*** Entries supplied ***
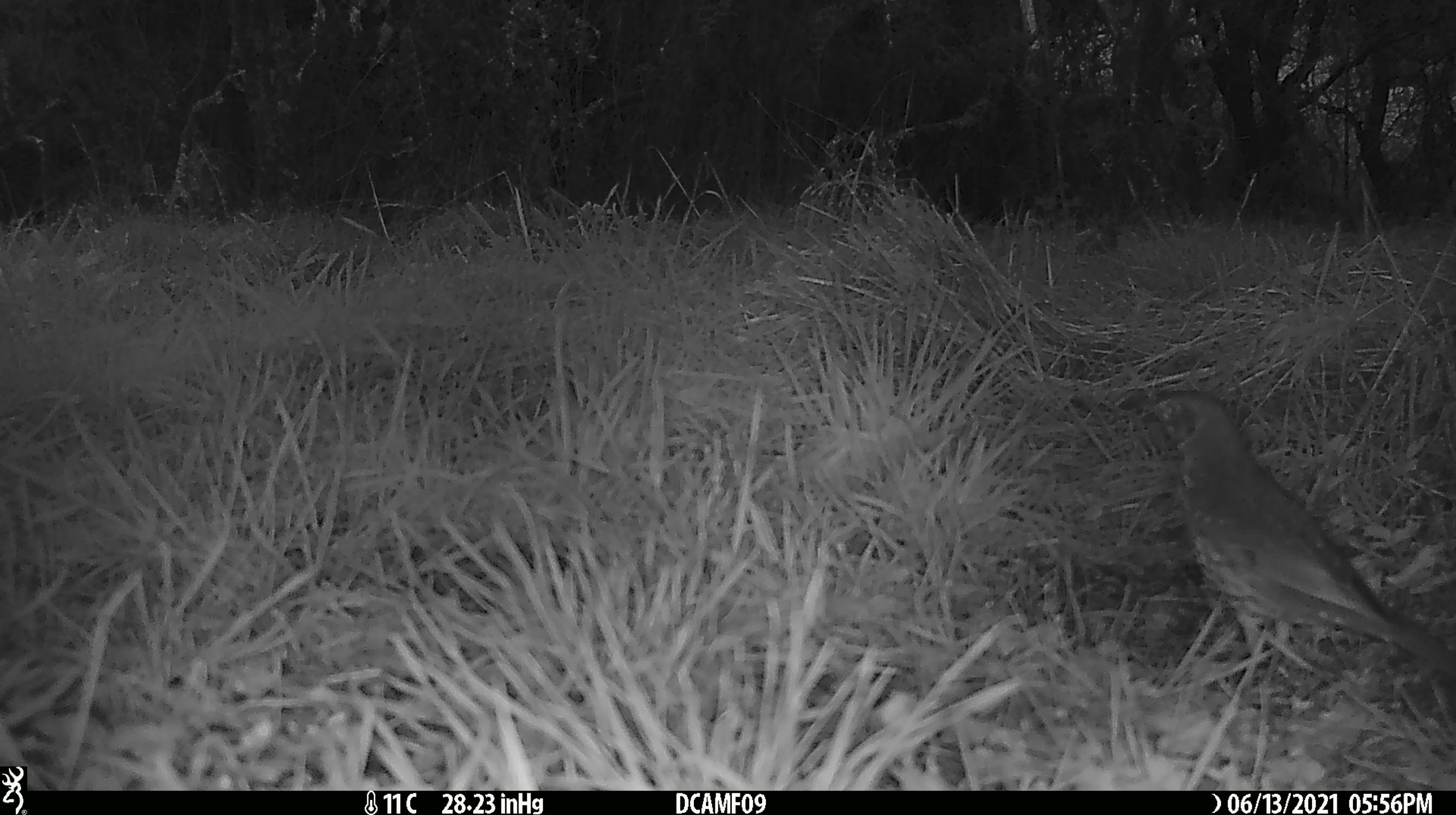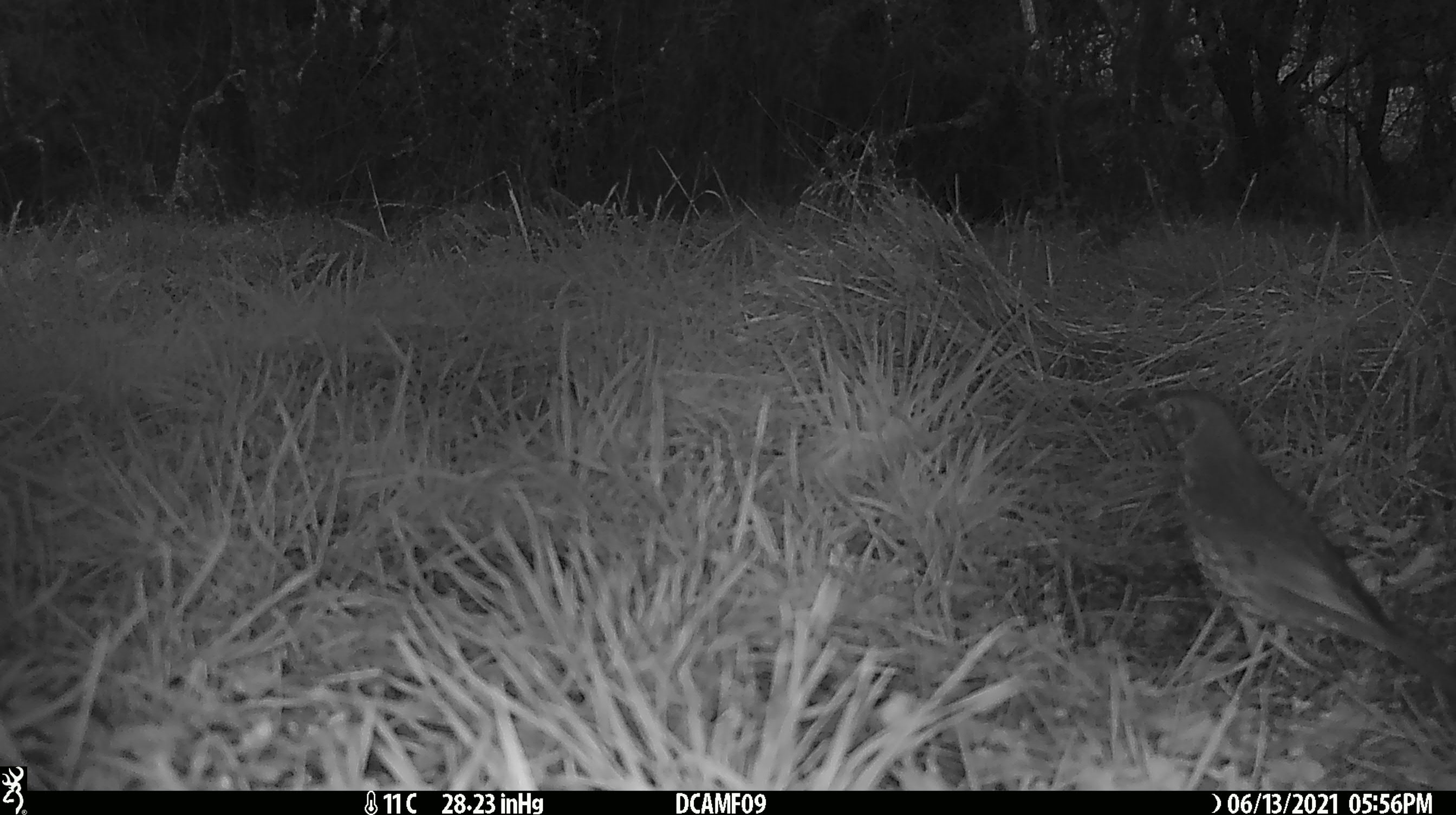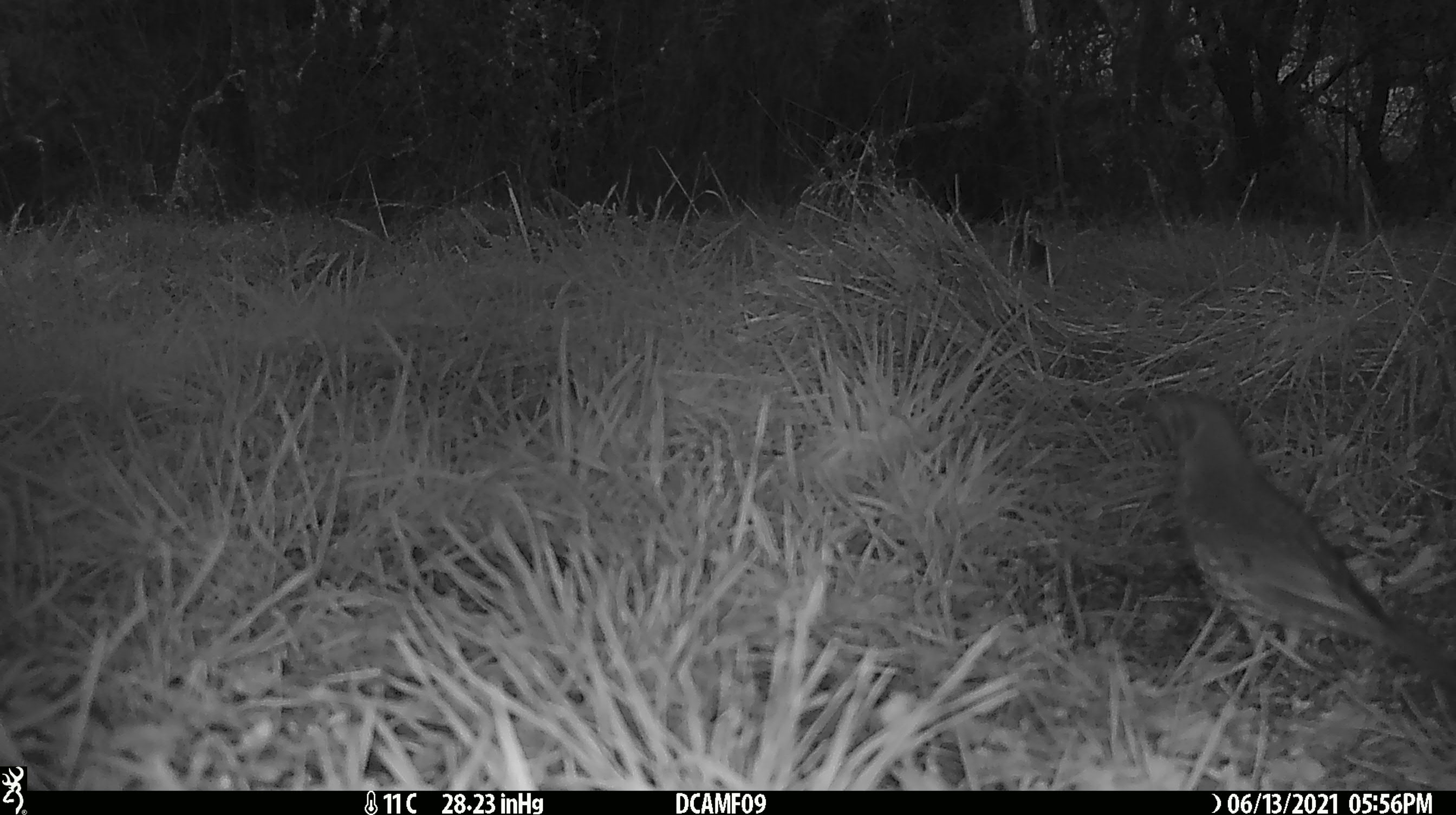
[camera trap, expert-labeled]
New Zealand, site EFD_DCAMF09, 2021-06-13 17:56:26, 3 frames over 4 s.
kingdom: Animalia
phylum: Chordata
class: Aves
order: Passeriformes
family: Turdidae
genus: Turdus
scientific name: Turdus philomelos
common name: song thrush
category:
*** End of Entries supplied ***
Output only the lines from the one holding "class: Aves" through the last line above, exactly as they appear.

class: Aves
order: Passeriformes
family: Turdidae
genus: Turdus
scientific name: Turdus philomelos
common name: song thrush
category:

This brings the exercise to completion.